# Whew!  Just Got Done With Baggin' Up Some Fall Leaves!



## SeaBreeze (Oct 23, 2014)

Got out the big electric blower today, and blew what I could off my my volcanic rocks on the front laws...of course some rocks always go with the leaves.   Then I did some sweeping them up, some fit in our little compost pile in the back, but the rest had to go in large trash bags.  Big job, never look forward to it.

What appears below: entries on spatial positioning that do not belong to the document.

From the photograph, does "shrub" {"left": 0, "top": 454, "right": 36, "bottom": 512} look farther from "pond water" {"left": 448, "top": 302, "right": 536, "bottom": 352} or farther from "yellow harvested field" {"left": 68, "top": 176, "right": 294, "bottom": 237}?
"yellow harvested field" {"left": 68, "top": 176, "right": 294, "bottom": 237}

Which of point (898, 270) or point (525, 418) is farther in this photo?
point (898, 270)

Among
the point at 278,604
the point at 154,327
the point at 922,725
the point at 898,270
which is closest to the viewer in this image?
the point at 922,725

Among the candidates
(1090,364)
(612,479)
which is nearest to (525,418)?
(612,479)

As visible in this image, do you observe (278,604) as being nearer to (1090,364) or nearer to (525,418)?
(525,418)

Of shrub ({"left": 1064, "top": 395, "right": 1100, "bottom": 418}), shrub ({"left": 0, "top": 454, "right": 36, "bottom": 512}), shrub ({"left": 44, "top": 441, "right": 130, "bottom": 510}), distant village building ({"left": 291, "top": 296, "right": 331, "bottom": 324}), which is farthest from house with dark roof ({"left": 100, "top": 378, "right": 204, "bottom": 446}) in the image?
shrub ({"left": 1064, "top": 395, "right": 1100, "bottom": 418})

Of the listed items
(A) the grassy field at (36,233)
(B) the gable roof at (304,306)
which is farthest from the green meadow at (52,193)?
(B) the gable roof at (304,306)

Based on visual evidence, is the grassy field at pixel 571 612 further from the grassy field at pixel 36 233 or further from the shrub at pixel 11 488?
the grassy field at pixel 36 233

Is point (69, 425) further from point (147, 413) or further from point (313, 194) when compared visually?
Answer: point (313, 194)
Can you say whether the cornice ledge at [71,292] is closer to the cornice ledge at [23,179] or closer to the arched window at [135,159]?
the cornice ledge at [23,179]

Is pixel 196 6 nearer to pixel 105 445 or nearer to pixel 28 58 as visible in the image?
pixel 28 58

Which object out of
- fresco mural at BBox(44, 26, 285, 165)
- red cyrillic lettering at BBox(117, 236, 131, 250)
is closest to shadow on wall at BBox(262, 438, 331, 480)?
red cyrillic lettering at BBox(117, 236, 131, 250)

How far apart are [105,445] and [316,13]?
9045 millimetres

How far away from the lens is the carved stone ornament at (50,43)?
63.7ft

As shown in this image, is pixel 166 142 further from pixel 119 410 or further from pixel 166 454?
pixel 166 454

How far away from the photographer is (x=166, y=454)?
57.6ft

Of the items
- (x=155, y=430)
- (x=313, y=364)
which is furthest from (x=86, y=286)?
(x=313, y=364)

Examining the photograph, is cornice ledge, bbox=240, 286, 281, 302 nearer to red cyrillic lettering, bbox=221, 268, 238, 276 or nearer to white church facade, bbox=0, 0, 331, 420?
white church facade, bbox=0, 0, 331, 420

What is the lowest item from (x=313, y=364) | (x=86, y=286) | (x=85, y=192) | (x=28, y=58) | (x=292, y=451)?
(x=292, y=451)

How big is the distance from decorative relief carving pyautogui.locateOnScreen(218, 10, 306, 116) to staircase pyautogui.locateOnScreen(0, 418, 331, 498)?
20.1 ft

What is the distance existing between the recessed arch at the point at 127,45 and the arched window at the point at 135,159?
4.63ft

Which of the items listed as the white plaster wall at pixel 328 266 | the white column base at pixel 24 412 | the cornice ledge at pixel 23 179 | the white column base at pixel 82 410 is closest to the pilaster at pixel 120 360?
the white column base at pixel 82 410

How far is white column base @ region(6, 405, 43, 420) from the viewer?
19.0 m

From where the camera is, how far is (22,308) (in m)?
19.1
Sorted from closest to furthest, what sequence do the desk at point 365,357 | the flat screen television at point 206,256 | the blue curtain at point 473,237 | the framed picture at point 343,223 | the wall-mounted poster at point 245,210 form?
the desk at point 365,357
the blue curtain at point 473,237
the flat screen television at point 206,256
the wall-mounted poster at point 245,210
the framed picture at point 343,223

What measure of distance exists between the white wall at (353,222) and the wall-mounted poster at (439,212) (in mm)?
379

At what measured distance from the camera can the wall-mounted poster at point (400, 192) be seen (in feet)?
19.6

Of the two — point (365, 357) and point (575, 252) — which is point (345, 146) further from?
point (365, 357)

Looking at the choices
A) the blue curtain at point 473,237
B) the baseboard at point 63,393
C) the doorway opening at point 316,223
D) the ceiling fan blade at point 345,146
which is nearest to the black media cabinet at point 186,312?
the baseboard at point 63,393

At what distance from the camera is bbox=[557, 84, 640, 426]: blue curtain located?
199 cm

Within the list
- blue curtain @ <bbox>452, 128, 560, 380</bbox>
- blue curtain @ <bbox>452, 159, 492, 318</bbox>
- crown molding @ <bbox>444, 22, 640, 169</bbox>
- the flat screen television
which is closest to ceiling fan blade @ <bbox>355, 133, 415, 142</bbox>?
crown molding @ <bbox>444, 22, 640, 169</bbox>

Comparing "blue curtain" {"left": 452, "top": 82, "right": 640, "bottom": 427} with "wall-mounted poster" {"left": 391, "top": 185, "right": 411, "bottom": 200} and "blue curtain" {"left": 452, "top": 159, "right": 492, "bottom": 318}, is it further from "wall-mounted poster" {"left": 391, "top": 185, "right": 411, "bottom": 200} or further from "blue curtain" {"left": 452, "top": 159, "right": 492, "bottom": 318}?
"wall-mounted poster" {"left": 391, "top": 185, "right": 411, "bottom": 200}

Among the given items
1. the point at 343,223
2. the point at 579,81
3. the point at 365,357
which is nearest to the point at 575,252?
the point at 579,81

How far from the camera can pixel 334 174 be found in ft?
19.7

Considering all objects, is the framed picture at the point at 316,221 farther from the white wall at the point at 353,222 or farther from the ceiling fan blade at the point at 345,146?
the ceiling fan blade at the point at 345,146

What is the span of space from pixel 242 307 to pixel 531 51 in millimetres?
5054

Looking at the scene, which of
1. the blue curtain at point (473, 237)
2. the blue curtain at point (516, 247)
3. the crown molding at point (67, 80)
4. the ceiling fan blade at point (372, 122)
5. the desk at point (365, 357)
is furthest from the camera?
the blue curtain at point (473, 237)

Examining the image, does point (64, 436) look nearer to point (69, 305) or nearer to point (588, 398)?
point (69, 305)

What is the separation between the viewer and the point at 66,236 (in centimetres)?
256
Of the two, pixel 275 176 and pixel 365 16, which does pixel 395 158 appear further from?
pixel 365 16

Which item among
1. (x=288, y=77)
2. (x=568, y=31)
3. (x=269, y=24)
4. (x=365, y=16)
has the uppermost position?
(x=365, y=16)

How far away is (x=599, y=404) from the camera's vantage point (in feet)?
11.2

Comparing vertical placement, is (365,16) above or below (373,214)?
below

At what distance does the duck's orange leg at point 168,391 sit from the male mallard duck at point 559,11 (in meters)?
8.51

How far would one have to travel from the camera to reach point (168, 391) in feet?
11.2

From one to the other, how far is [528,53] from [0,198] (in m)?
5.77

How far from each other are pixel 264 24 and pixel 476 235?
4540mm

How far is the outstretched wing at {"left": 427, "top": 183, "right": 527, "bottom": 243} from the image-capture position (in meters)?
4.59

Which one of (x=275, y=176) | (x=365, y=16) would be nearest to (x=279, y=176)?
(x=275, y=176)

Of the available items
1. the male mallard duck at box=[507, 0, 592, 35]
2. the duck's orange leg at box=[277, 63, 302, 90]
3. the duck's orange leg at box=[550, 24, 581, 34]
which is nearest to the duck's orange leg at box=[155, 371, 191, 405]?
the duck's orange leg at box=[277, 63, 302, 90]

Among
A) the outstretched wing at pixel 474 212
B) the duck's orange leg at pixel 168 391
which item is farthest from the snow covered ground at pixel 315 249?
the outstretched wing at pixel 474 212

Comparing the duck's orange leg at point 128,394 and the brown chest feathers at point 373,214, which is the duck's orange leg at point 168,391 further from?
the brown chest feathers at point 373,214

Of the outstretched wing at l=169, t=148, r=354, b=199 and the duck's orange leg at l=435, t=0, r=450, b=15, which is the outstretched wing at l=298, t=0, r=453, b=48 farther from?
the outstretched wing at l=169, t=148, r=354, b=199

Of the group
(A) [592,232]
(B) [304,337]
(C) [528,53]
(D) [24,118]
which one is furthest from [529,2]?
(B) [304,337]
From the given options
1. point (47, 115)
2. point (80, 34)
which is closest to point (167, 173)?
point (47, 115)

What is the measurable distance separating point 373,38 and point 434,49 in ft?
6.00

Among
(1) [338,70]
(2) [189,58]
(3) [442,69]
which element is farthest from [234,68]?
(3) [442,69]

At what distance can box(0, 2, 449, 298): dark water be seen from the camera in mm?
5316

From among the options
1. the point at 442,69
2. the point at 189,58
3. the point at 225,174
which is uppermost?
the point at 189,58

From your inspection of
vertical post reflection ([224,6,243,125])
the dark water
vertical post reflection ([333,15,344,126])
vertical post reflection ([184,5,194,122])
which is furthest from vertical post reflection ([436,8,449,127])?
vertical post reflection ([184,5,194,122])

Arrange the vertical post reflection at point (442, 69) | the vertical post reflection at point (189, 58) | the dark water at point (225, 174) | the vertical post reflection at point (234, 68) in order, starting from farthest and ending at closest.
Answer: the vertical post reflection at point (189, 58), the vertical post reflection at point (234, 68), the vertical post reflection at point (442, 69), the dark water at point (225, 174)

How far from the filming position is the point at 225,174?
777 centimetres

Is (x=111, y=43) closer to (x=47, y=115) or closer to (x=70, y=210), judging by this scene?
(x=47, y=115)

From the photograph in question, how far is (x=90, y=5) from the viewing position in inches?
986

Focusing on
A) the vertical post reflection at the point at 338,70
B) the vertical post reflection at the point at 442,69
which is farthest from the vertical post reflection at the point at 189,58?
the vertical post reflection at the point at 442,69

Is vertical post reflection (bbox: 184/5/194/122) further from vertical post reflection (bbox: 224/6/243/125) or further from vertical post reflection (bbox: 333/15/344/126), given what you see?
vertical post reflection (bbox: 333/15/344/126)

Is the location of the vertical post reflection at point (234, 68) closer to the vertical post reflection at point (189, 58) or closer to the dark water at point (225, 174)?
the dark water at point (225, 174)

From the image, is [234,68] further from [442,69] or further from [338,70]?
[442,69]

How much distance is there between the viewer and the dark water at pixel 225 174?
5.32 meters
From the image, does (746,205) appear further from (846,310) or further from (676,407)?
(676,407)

Do the homeowners here rake and bag their own leaves, or do you have someone come in an do the yardwork?  Some folks in our neighborhood are do it yourselfers, and some hire out.  Guess when we can no longer physically do the work, we won't have a choice.


----------



## hollydolly (Oct 23, 2014)

I hate that job...I had to do it recently, I do it myself, and it takes ages, to bag up I have a loads of trees on my property, so it can take hours to clear the lawns.

I bought a leaf blower a few years ago but it's soooo noisy I can't stand it so it stays in the shed *duh*


----------



## NancyNGA (Oct 23, 2014)

I used to rake. It took two days. Now I just mow over the leaves, starting around the outside and circling in, basically mulching them. 
When you get to the middle there is just a little pile left. Sometimes I mow back and forth over that until they are gone.


----------